「素材」への敬意と感謝

時に編集者の立場になる自分自身への戒めも込めて、の話なんだけど。

編集の仕事では、文章や写真、イラストなど、いろんな素材を組み合わせながら、本や雑誌の形に仕上げていく。だが、ともすると編集者は、こうしたものを本当に単なる「素材」としてしか見なさなくなってしまいがちになる。その結果、それらをぞんざいに扱って、ライターや写真家、イラストレーターをすっかり失望させてしまうことも少なくない。

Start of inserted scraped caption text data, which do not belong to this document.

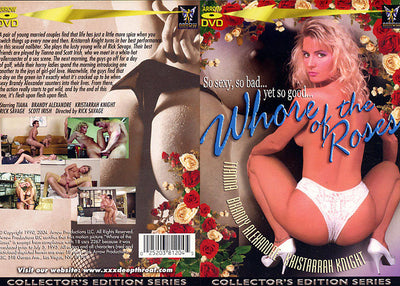 Whore Of The Roses Arrow - Classic Sealed DVD
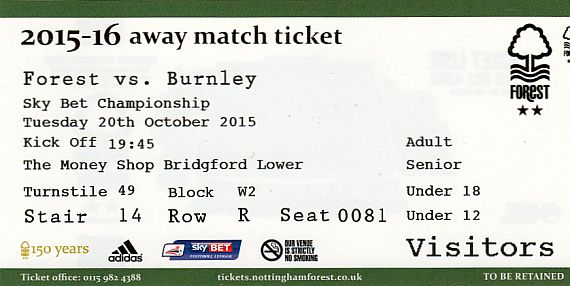 tickets1516 nottm forest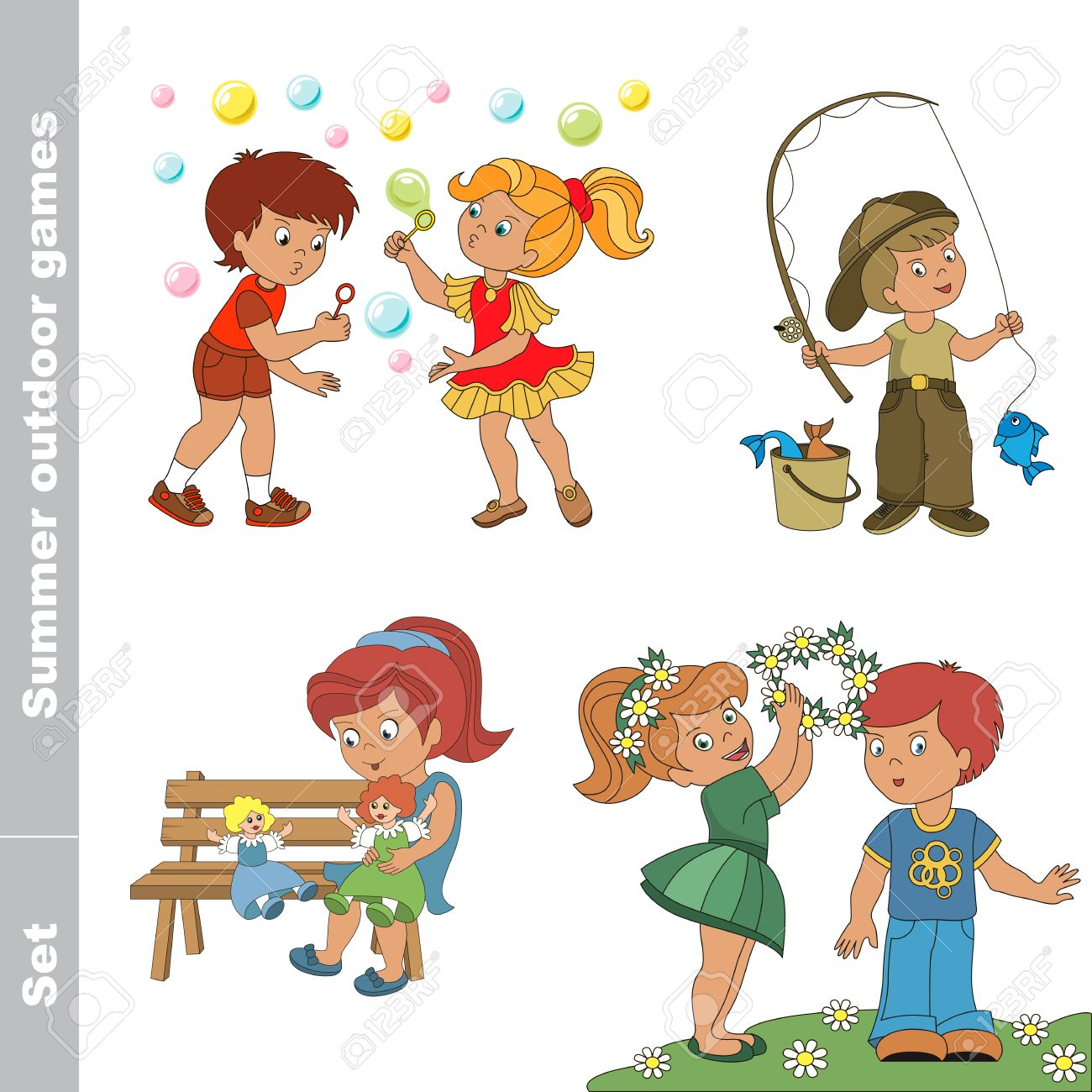 Boy Cartoon png download - 600*658 - Free Transparent Fishing Rods png  Download. - CleanPNG / KissPNG
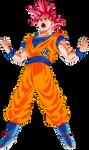 Goku Super Saiyan God Power Up! Palette 1 by DragonBallAffinity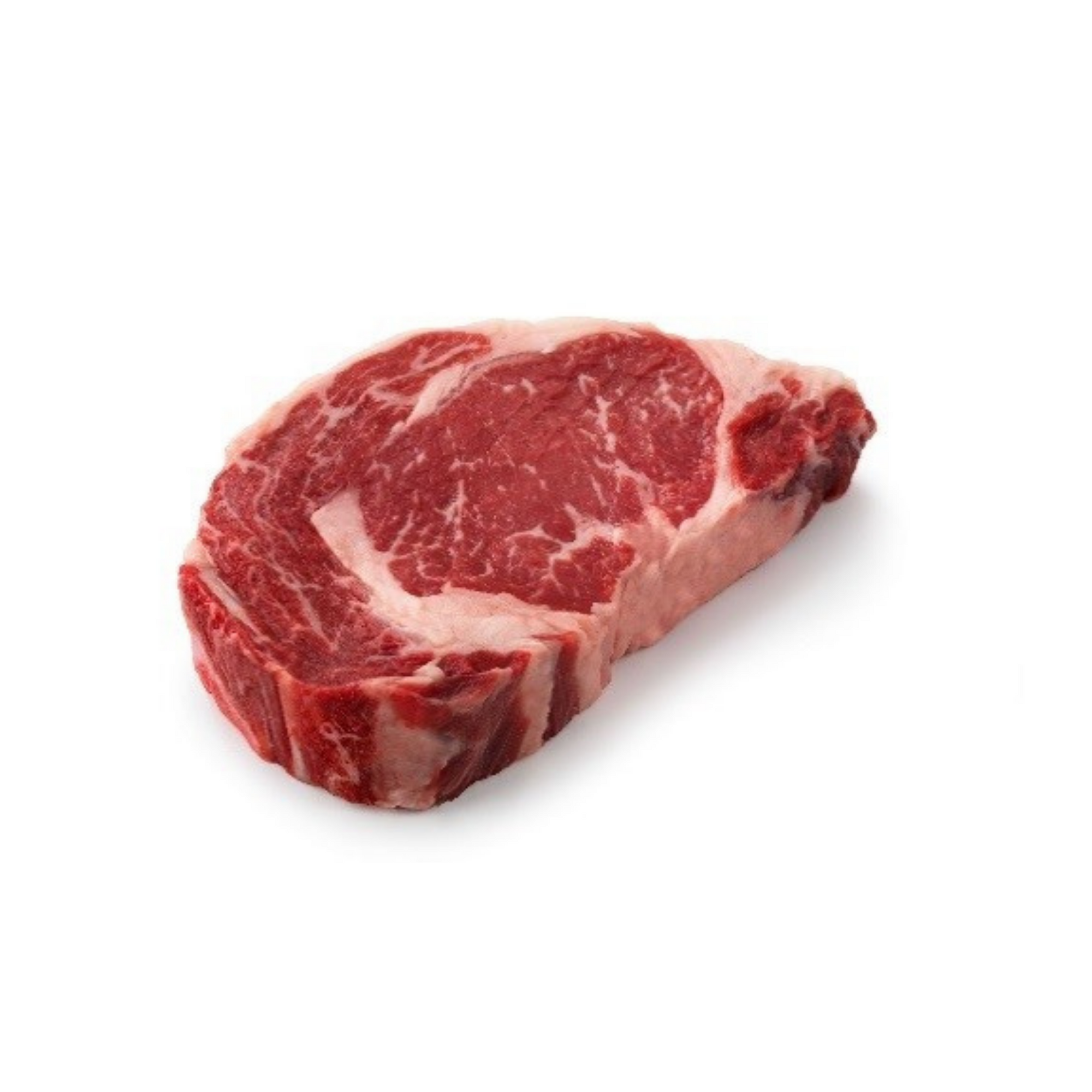 Chilled Certified Angus Beef® Ribeye Boneless Lip-On 112A - Approx 6kg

「素材」に問題があるから手を加えたんだ、それが編集者の仕事だ、という人がいるのもわかる。でも、ライターや写真家が憤慨するような扱い方をせざるを得なくなったのなら、ライターや写真家側に手抜かりがあったならともかく、でなければ最初の仕事の発注時点で問題があったからだ、と僕は思う。その場合、編集者はちゃんと謝罪しなければならない。

編集者は、ライター、写真家、イラストレーター、デザイナー、その他のスタッフが提供してくれる成果に対して、常に敬意と感謝を持たなければならない。ライターは一文字一文字に、写真家やイラストレーターは1ピクセルごとに、それぞれの思いを込めている。最終的なゴールを目指していく時、編集者は途中でさまざまな決断を下す必要に迫られるけれど、その中でもけっして、関係するスタッフの気持をうかつに踏みにじるようなことはしてはならないと思う。

常に敬意と感謝を忘れずに。改めて、自分自身への戒めも込めて。